Human Rights Watch zum Selbstmord von Abdul Basir
Afghanistan: Untersuchungen zur Todesursache in afghanischer Haftanstalt wurden durch Afghanistan Independent Human Rights Commission (AIHRC) zu dem Fall eingeleitet – verdächtige Verletzungen am Körper des Verstorbenen festgestellt
Einer der mutmasslichen Verdächtigen des Attentats auf das Gästehaus in Kabul verstarb in afghanischer Haftanstalt. (1)
Der Tod von Abdul Basir am 7. Dezember wirft weiterhin Fragen auf. Nach offiziellen Angaben beging er im Gefängnis Selbstmord, indem er sich plötzlich aus dem Fenster der Anstalt sprang und mehrere Etagen tief stürzte.

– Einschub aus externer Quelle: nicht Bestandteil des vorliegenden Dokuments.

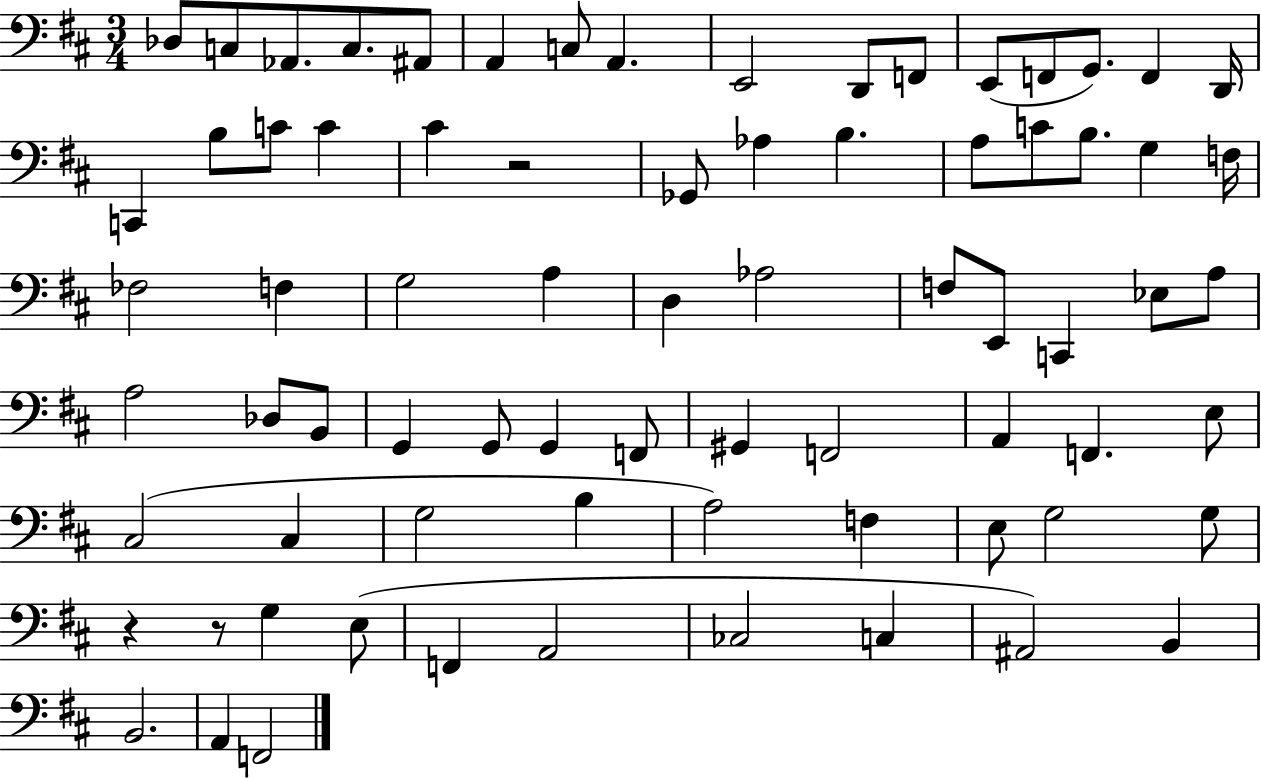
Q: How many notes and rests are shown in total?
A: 75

Am 8. Dezember übergaben die Behörden den Toten seiner Familie mit der Erklärung, der Vater würde eine Obduktion ablehnen.

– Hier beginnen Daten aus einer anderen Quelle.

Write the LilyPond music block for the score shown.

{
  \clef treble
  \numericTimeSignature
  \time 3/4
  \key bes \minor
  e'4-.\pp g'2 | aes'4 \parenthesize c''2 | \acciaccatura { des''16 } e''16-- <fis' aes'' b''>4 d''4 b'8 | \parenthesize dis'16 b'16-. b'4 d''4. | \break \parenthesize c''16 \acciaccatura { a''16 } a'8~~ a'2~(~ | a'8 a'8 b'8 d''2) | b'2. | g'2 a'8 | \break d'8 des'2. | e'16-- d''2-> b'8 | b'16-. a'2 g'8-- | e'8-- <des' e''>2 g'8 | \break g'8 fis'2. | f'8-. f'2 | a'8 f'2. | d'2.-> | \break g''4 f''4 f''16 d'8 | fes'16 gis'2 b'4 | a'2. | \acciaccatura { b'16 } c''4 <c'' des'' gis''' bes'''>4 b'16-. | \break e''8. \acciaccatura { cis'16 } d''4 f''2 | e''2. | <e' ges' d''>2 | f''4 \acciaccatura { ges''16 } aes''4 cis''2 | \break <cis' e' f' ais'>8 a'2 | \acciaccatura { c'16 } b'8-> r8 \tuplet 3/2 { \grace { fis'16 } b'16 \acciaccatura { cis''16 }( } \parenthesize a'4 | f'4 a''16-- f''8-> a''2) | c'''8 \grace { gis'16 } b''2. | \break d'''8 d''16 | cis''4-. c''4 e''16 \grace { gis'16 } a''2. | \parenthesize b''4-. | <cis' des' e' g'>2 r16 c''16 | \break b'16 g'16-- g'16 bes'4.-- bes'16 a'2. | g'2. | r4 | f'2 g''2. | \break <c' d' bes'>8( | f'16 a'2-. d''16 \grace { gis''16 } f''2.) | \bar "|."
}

Fotografien, die inzwischen Human Rights Watch vorliegen, zeigen den Verstorbenen mit kleinen dunklen Kreisen auf seiner Stirn, Schnitte auf dem Rücken, blaue Flecken an mehreren Stellen sowie einen großen Schnitt an seinem Schienbein. (2)

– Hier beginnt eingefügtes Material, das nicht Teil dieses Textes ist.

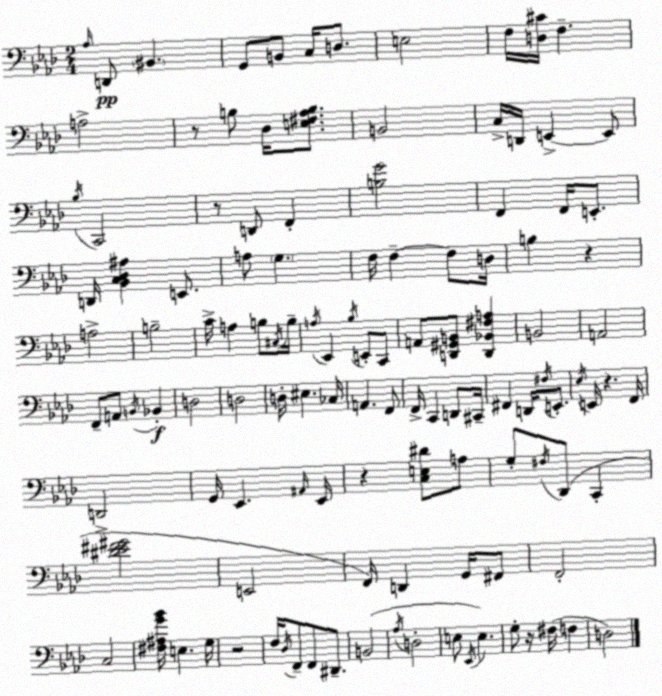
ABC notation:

X:1
T:Untitled
M:2/4
L:1/4
K:Fm
_A,/4 D,,/2 ^B,, G,,/2 B,,/2 C,/4 D,/2 E,2 F,/4 [D,^C]/4 F, A,2 z/2 B,/2 _D,/4 [E,^F,_A,B,]/2 B,,2 C,/4 D,,/4 E,, E,,/2 _B,/4 C,,2 z/2 D,,/2 F,, [B,G]2 F,, F,,/4 E,,/2 D,,/4 [_B,,C,_D,^A,] E,,/2 A,/2 G, F,/4 F, F,/2 D,/4 B, z A,2 B,2 C/4 A, B,/2 ^C,/4 B,/4 A,/4 _E,, _B,/4 E,,/2 C,,/2 A,,/2 [D,,^G,,B,,]/2 [D,,_B,,^F,A,] B,,2 A,,2 F,,/2 A,,/2 B,,/4 _B,, D,2 D,2 D,/4 ^E, _C,/4 A,, F,,/2 F,,/4 C,, D,,/2 ^C,,/4 ^F,, D,,/4 ^F,/4 E,,/2 _E,/4 E,,/4 z F,,/4 D,,2 G,,/4 _E,, ^A,,/4 _E,,/4 z [C,E,^D]/2 A,/2 G,/2 ^F,/4 _D,,/2 C,, [^D_E^F^G]2 E,,2 F,,/4 D,, G,,/4 ^F,,/2 F,,2 C,2 [^F,^A,G_B]/4 E, G,/4 z2 F,/4 _D,/4 F,,/2 F,,/2 ^D,,/2 B,,2 _A,/4 D,2 E,/2 _E,,/4 E, G,/2 z/4 ^F,/4 F, D,2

„Jeder Versuch der Sicherheitsdirektion, die Untersuchungen zur Todesursache zu blockieren, nährt nur eine Fülle von Verdachtsmomenten eines Missbrauchs.
Der Generalstaatsanwalt und die afghanische Unabhängige Menschenrechtskommission sollten unverzüglich die Ursache des Todes untersuchen und der Autopsie-Bericht sollte der Familie zugestellt werden.“
sagte Brad Adams, Direktor des Asienbereiches von Human Rights Watch.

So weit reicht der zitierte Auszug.